Exercise set
(a) In the text on nox and Python packaging, why does it make sense to move code written in an interactive setting into modules and an installable package? Answer in one to three sentences.
(b) Can you resume the text on nox and Python packaging, continuing after its last sentence?

Nox is really just doing the same thing we would do manually (and printing all the steps except the exact details of creating the virtual environment). You can see the virtual environment in .nox/tests!

Passing arguments through

Try passing -v to pytest.

Solution 
$ nox -s tests -- -v

Virtual environments

How would you activate this environment?

Solution 
$ source .nox/tests/bin/activate

In general, packages you work on daily are worth fully setting up with virtual environments, but if you are new to development or just occasionally contributing to a package, nox is a huge help.

The pyproject.toml file#

Much research software is initially developed by hacking away in an interactive setting, such as in a Jupyter Notebook or a Python shell. However, at some point when you have a more-complicated workflow that you want to repeat, and/or make available to others, it makes sense to package your functions into modules and ultimately a software package that can be installed. This lesson will walk you through that process.

Scraped caption text data
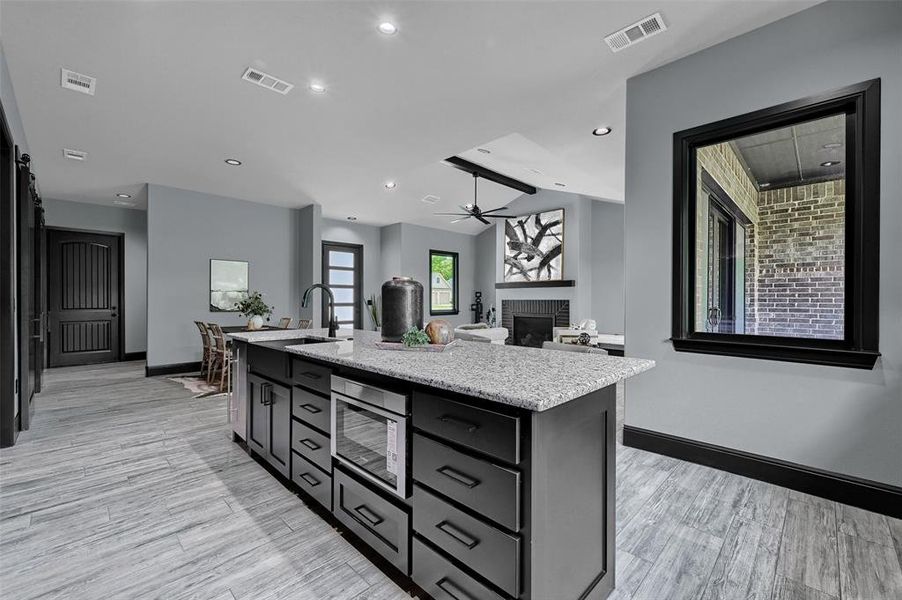 Kitchen featuring stainless steel microwave, a brick fireplace, light wood-type flooring, baseboards, and recessed lighting Kitchen featuring stainless steel microwave, a brick fireplace, light wood-type flooring, baseboards, and recessed lighting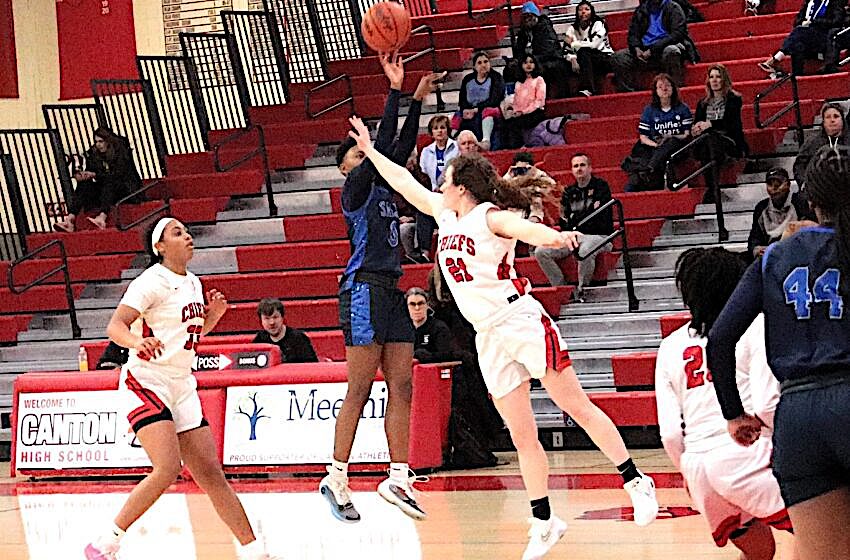 Girls' basketball game in progress on an indoor court; two white-jersey players leap for the ball while a blue-jersey defender jumps nearby, with spectators in red bleachers in the background.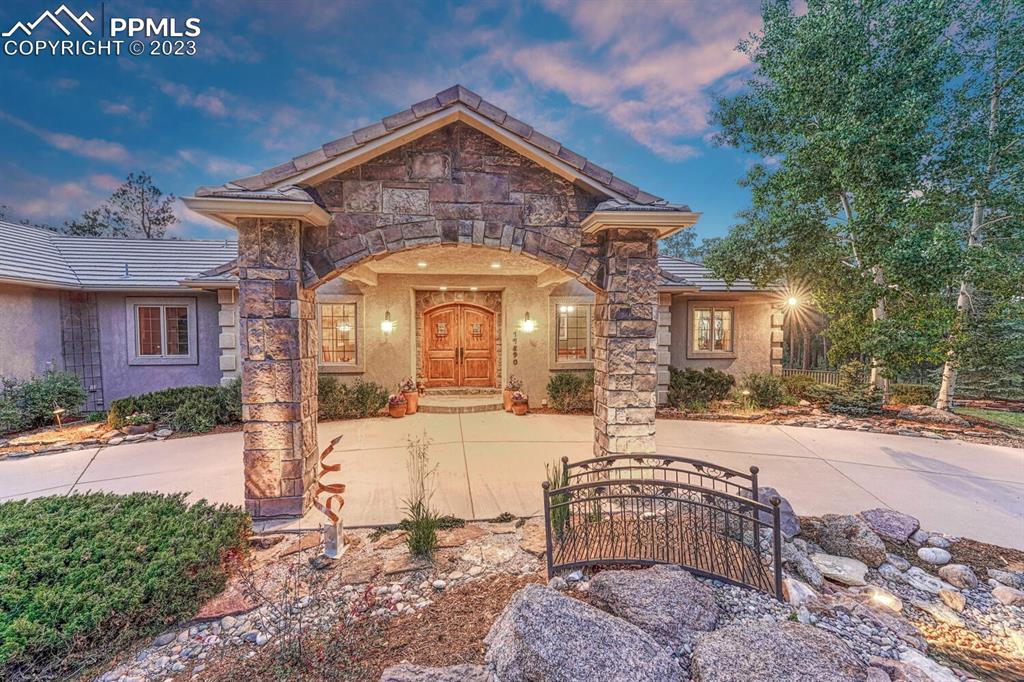 17890 Queensmere Drive Monument, CO 80132 - Photo 2 of 50 a front view of a house with a garden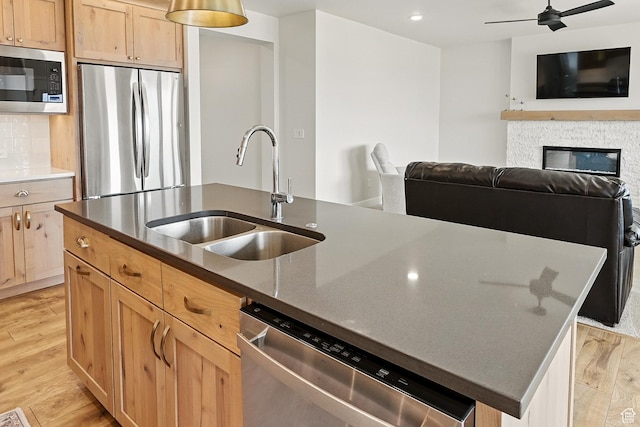 kitchen with a sink, backsplash, appliances with stainless steel finishes, light wood-type flooring, and open floor plan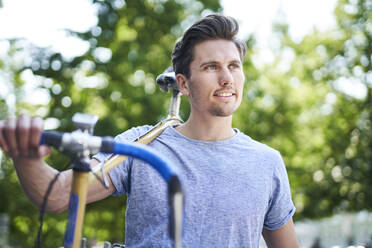 Porträt eines Mannes, der ein Fahrrad auf seinen Schultern trägt - PNEF01813
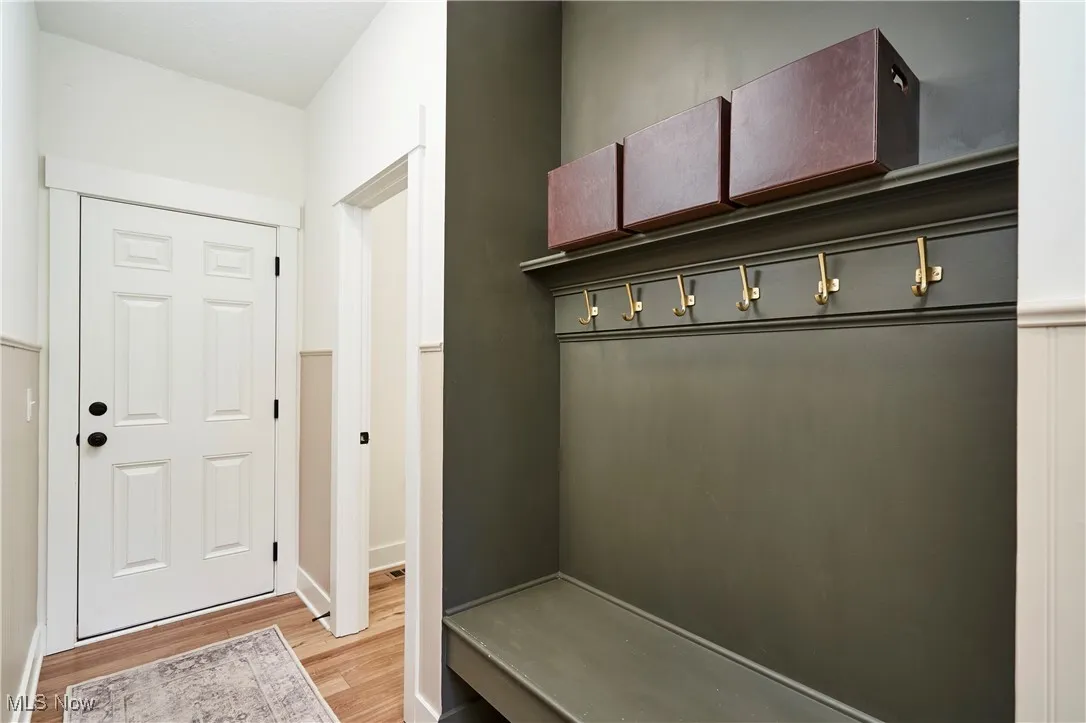 Mudroom featuring light wood-type flooring and baseboards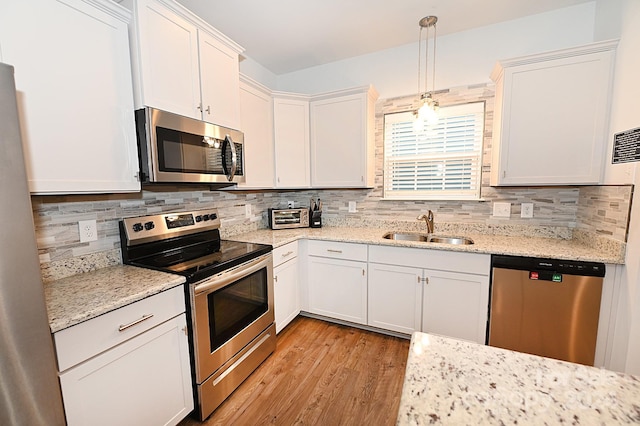 kitchen featuring appliances with stainless steel finishes, sink, decorative light fixtures, and white cabinets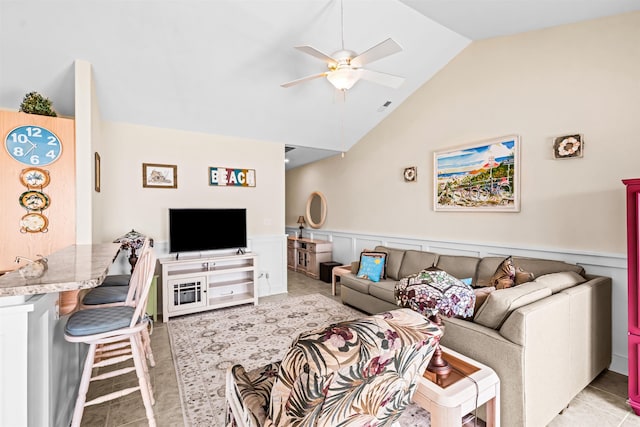 216 E Roberts Ave Unit 7, Wildwood, NJ 08260 - living room featuring ceiling fan, wainscoting, vaulted ceiling, a decorative wall, and light tile patterned floors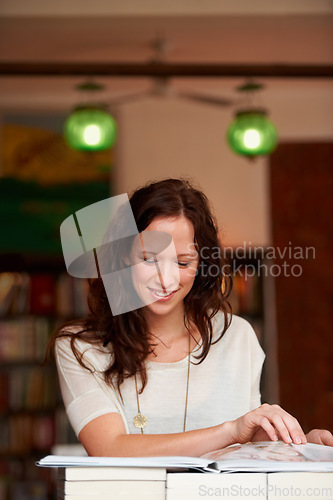 Image of Reading, books and woman in bookstore, library or shop for research, learning and relaxing. Literature, customer and happy person with book for education, information and studying for hobby or fun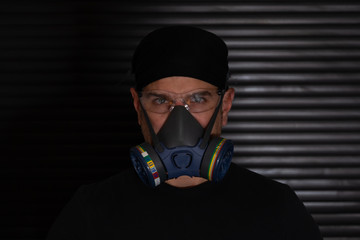 Portrait of a man with a breathing mask and safety glasses dressed in black looking at camera on dark background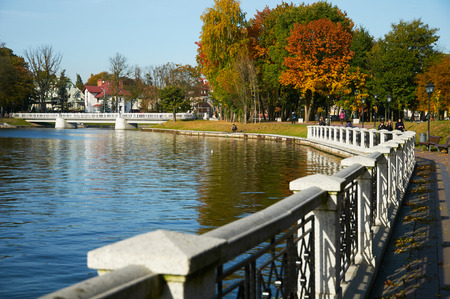 KALININGRAD, RUSSIA - OCT 15, 2015: People walking on a sunny autumn day on the banks of the Verkhnee lakeのeditorial素材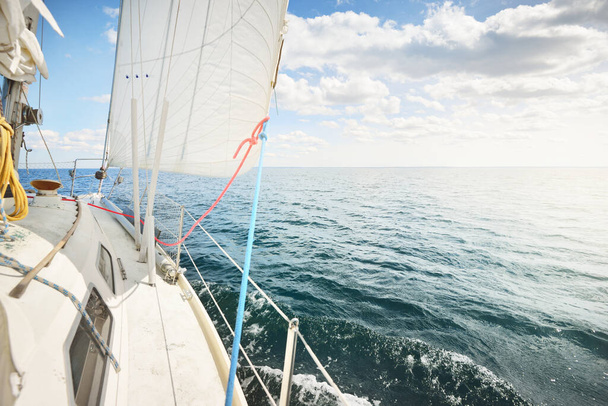 Біла яхта пливе у сонячний день. Вгорі вниз, від палуби до лука і вітрил. Хвилі та вода бризкають. Чисте блакитне небо. Північне море, Норвегія. Транспорт, спорт, рекреаційна тема - Фото, зображення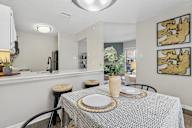 A dining room with a table set for two.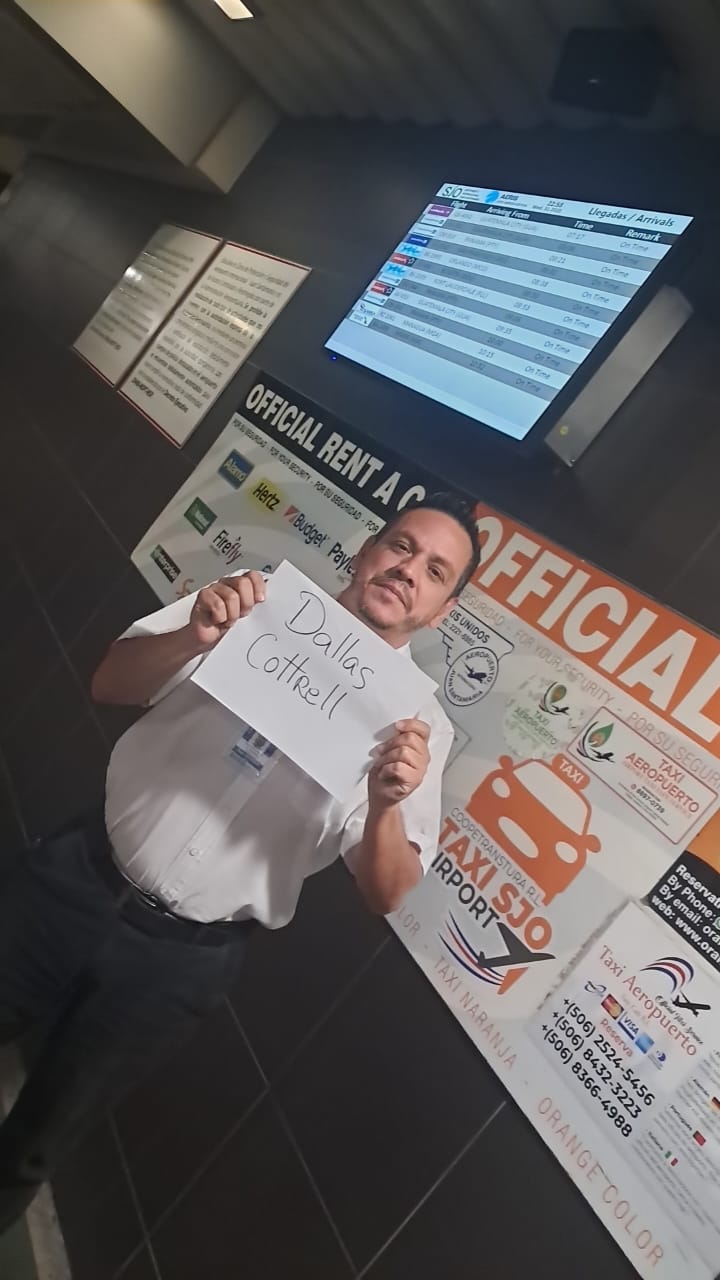 Mario Artavia Private shuttle driver at SJO Airport meeting point holding a name sign to welcome arriving passengers.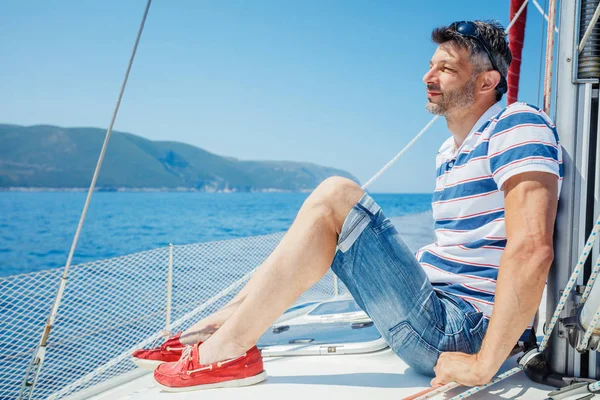 Young man on sailing yacht Stock Photo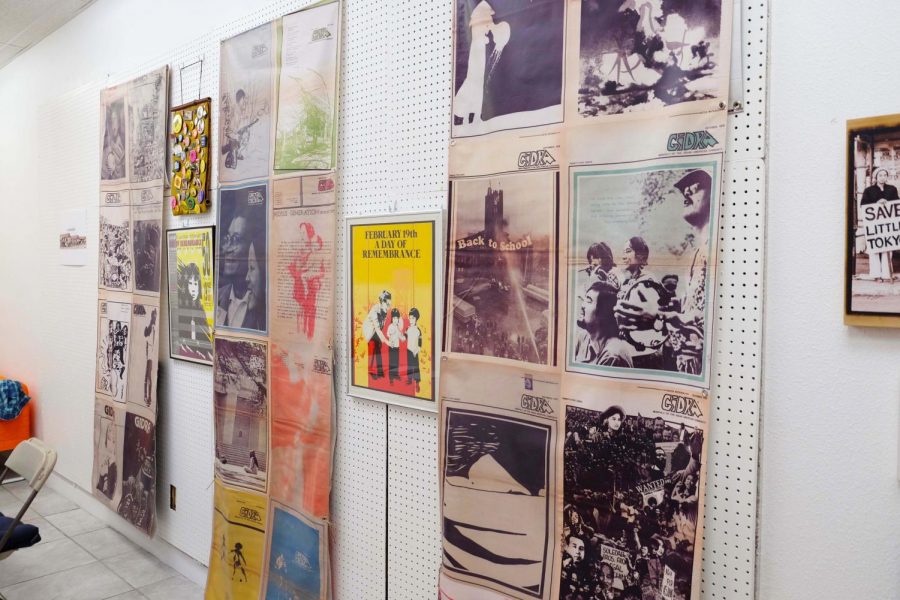 The walls of the room, covered with colorful posters.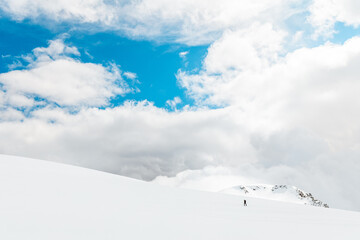 Lone hiker crossing a bright snowfield under vibrant blue sky and clouds in Sierra de Gredos, Spain, showcasing minimalism and solitude in a high-altitude alpine landscape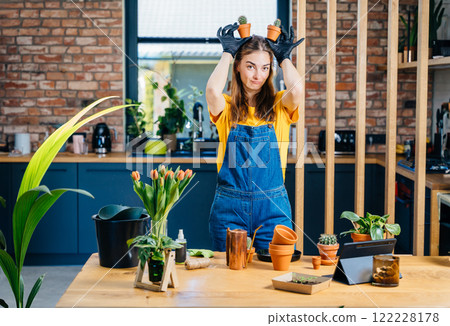 Having Fun Growing Plants Concept. Playful young female holds small succulents plants in pots like ears at cozy home with modern kitchen interior on background. Having Fun Growing Plants Concept. Playful young female holds small succulents plants in pots like ears at cozy home with modern kitchen interior on background. 122228178
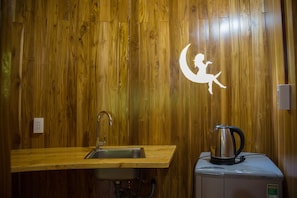 A wooden interior with a sink and a kettle on a small appliance. - Valley Sen Bungalow (Phu Quoc)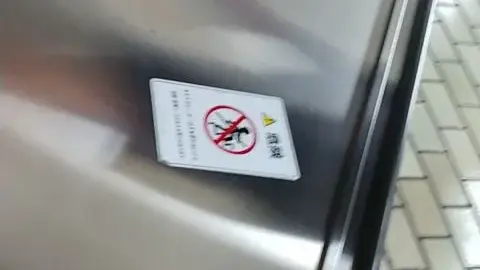 Asian Woman in Business Suit on Escalator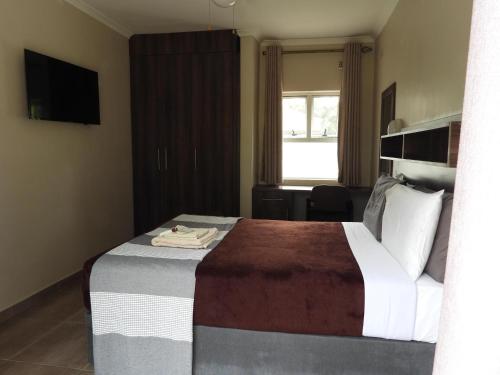哈拉雷2 Bed Apt with en-suite and kitchenette - 2066的酒店客房设有床和窗户。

Answer set
(a) At some point the workflow becomes more complicated, and you want to repeat it, make it available to others, or both. Packaging the functions into modules and finally an installable package meets that need.

(b)
Consider the rescale() function written as an exercise in the Software Carpentry Programming with Python lesson.

First, as needed, create your virtual environment and install NumPy with

$ virtualenv .venv
$ source .venv/bin/activate
$ pip install numpy

Then, in a Python shell or Jupyter Notebook, declare the function:

import numpy as np

def rescale(input_array):
    """Rescales an array from 0 to 1.

    Takes an array as input, and returns a corresponding array scaled so that 0
    corresponds to the minimum and 1 to the maximum value of the input array.
    """
    L = np.min(input_array)
    H = np.max(input_array)
    output_array = (input_array - L) / (H - L)
    return output_array

and call the function:

>>> rescale(np.linspace(0, 100, 5))
array([ 0.  ,  0.25,  0.5 ,  0.75,  1.  ])

Creating our package in six lines#

Let’s create a Python package that contains this function.

First, create a new directory for your software package, called package, and move into that:

$ mkdir package
$ cd package

You should immediately initialize an empty Git repository in this directory; if you need a refresher on using Git for version control, check out the Software Carpentry Version Control with Git lesson. (This lesson will not explicitly remind you to commit your work after this point.)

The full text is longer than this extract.